— START Dataset records —
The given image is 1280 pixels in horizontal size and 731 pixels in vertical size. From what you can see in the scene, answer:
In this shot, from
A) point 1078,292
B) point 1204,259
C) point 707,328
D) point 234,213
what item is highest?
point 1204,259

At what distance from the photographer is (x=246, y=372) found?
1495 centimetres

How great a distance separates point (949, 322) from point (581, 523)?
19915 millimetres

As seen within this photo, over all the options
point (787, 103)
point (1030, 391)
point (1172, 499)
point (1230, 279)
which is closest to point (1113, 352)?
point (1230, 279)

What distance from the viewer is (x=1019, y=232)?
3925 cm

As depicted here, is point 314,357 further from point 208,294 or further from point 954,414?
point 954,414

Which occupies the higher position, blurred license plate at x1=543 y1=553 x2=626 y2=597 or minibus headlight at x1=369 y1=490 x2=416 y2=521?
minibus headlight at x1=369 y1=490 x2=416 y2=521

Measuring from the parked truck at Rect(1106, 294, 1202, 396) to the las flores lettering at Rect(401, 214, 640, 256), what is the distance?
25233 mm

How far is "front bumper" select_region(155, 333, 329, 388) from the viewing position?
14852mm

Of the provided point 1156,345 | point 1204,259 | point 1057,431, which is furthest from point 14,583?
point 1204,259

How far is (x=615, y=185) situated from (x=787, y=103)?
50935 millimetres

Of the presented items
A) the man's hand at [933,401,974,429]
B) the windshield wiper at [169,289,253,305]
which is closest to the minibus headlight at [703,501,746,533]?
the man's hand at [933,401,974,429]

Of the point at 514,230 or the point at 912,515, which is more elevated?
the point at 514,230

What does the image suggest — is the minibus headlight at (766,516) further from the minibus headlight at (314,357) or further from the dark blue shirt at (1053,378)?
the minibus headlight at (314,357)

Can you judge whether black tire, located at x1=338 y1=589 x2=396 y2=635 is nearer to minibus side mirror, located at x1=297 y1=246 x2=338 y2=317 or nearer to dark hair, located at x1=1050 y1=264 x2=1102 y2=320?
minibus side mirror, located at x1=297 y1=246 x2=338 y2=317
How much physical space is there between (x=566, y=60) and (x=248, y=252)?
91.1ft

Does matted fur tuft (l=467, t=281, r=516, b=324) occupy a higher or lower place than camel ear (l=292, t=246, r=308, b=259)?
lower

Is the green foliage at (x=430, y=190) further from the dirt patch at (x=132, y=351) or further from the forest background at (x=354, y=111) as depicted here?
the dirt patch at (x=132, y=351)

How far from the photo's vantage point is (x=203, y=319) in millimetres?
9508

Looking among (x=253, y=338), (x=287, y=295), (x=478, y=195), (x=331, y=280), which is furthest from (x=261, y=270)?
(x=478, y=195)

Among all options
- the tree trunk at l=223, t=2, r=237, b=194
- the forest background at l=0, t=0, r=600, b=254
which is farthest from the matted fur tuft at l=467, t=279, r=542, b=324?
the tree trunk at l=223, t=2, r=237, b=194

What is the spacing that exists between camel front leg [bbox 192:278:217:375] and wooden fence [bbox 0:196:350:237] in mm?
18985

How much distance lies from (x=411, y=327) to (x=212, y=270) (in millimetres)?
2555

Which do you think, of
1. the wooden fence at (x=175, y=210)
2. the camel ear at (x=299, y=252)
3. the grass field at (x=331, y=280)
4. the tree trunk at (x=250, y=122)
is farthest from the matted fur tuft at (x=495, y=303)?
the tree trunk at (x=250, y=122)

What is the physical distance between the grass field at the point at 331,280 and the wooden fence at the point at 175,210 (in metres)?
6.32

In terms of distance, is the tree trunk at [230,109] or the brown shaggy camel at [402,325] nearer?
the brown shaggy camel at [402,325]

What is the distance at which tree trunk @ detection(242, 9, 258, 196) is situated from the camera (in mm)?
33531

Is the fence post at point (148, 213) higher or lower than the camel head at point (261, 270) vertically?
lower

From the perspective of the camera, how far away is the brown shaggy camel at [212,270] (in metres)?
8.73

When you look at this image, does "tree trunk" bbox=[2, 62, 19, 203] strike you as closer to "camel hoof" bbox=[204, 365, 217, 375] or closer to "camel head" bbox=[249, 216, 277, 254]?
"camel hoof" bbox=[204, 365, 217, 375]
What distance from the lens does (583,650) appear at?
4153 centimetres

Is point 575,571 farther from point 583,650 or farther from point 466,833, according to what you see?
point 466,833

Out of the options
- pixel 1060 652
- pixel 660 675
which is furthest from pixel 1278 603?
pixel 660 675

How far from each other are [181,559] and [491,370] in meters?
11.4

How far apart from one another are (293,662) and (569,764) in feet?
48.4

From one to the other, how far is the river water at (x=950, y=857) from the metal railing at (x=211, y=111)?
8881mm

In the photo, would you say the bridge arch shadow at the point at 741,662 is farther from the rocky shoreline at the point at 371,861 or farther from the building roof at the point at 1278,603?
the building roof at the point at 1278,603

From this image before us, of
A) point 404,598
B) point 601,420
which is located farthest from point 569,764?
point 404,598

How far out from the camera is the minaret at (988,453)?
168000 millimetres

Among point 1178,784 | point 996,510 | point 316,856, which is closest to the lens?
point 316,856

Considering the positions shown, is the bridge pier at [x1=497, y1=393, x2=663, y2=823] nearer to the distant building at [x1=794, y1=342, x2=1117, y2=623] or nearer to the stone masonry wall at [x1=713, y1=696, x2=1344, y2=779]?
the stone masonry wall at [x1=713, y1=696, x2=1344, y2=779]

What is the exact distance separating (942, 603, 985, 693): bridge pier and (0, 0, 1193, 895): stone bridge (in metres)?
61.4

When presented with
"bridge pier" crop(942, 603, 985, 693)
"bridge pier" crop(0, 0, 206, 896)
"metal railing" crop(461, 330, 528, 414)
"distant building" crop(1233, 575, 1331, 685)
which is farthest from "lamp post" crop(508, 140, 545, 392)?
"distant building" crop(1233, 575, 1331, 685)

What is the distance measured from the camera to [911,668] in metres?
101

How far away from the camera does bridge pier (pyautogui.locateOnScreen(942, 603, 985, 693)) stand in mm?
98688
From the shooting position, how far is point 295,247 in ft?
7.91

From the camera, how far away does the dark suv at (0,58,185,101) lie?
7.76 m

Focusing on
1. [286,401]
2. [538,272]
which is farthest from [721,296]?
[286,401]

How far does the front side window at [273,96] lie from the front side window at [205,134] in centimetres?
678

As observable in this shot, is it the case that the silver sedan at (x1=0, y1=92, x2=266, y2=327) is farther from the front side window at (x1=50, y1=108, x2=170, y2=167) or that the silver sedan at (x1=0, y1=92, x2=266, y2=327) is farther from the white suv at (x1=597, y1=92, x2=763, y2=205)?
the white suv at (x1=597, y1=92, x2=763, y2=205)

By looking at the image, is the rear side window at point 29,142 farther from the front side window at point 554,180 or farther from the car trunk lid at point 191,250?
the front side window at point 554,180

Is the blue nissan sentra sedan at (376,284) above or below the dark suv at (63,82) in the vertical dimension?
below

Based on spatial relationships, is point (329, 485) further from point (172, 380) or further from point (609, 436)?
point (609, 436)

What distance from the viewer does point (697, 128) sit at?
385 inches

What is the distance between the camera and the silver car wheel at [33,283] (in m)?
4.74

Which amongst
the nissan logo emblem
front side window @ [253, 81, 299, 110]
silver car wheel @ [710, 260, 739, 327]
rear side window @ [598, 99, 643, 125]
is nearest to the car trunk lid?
— END Dataset records —
Work instructions:
Rewrite the items from the line with "What distance from the viewer does" through the end of the items, replacing "silver car wheel" with "gray car wheel" and leaving everything else the same.

Full response:
What distance from the viewer does point (697, 128) sit at?
385 inches

What is the distance between the camera and the gray car wheel at [33,283] (in m)?
4.74

Which amongst
the nissan logo emblem
front side window @ [253, 81, 299, 110]
gray car wheel @ [710, 260, 739, 327]
rear side window @ [598, 99, 643, 125]
is nearest to the car trunk lid?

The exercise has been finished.